Frontend & Backend
The postgresql.org website is designed to run in a frontend/backend scenario. This is to achieve both load distribution and redundancy for the case when the main webserver (known as wwwmaster) goes offline or becomes loaded.
Previous versions of the website used static files on the frontend, that were spidered at regular intervals and then push-rsynced out to the frontends. This made the frontends entirely independent of the backends, and as such very "available". Unfortunately it made a lot of coding difficult, and had very bad performance (a re-spidering including documentation and ftp would take more than 6 hours on a fast machine).
This generation of the website will instead rely on a varnish web cache running on the frontend servers, configured to cache things for a long time. It will also run in what's known as "grace mode", which will have varnish keep serving the content from the cache even if it has expired in case the backend cannot be contacted.
All forms that require login will be processed directly by the master server, just like before. These will always be processed over SSL, and as such not sent through varnish at all. They will still be accessed using the domain www.postgresql.org, which will then simply proxy the SSL connection to the backend.
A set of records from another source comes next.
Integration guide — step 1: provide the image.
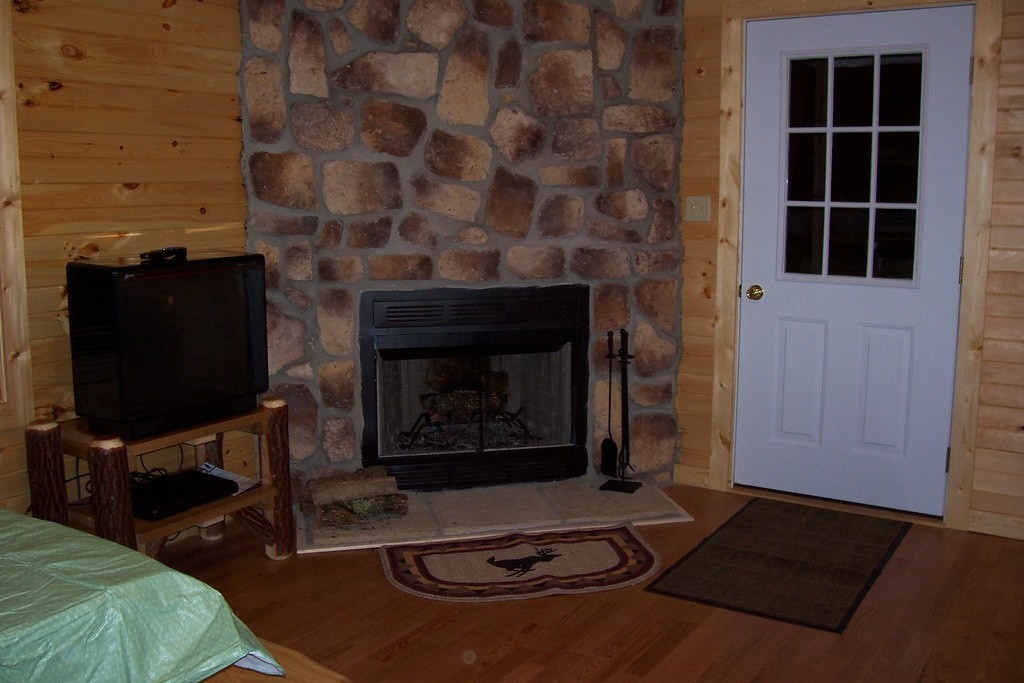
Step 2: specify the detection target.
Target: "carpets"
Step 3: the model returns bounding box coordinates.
[380,516,662,606]
[643,497,915,636]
For the initial deployment we'll just use HAProxy, but we may switch to a more feature-rich proxy server in the future - in which case it's important to maintain the encrypted channel between the frontend and the backend, since they are normally not in the same datacenter.
Requests that require up to the second content but do not require a login, such as a mirror selection, will be sent through the frontends (and served under the www.postgresql.org name) but without caching enabled. Note that in most cases, these should actually be cached for at least 5 or 10 seconds, to cut off any short term high load effects (aka the slashdot effect).
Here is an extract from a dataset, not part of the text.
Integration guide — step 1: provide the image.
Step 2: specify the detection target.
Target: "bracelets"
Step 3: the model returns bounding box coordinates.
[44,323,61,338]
Normal requests are always cached. There is a default cache expiry that is set on all pages. There is a longer default policy set for images, because they are considered never to change. Any view in the django project can override this default, by specifying the "Cache-control: s-maxage=xxx" http header on the response. This is done by using the @cache() decorator on the view method. Caching should be kept lower for pages that have frequently updating data, such as the front page or the survey results page.
Any model inheriting from PgModel can define a tuple or a function called purge_urls (if it's a function, it will be called and should return a tuple or a generator). Each entry is a regular expression, and this data will be automatically removed from the frontend caches whenever this object changes. The regular expression will always be prepended with ^, and should be rooted with /. It should be made as restrictive as possible (for example, don't purge "/" since that will remove everything from the cache completely). This makes it possible to have frontends react instantly to changes, while maintaining high cacheability.
Finally, there is a form on the admin web interface that lets the administrator manually purge pages from the caches. This may be necessary if changes have been made to static pages and/or site structure that otherwise wouldn't show up until the cache has expired.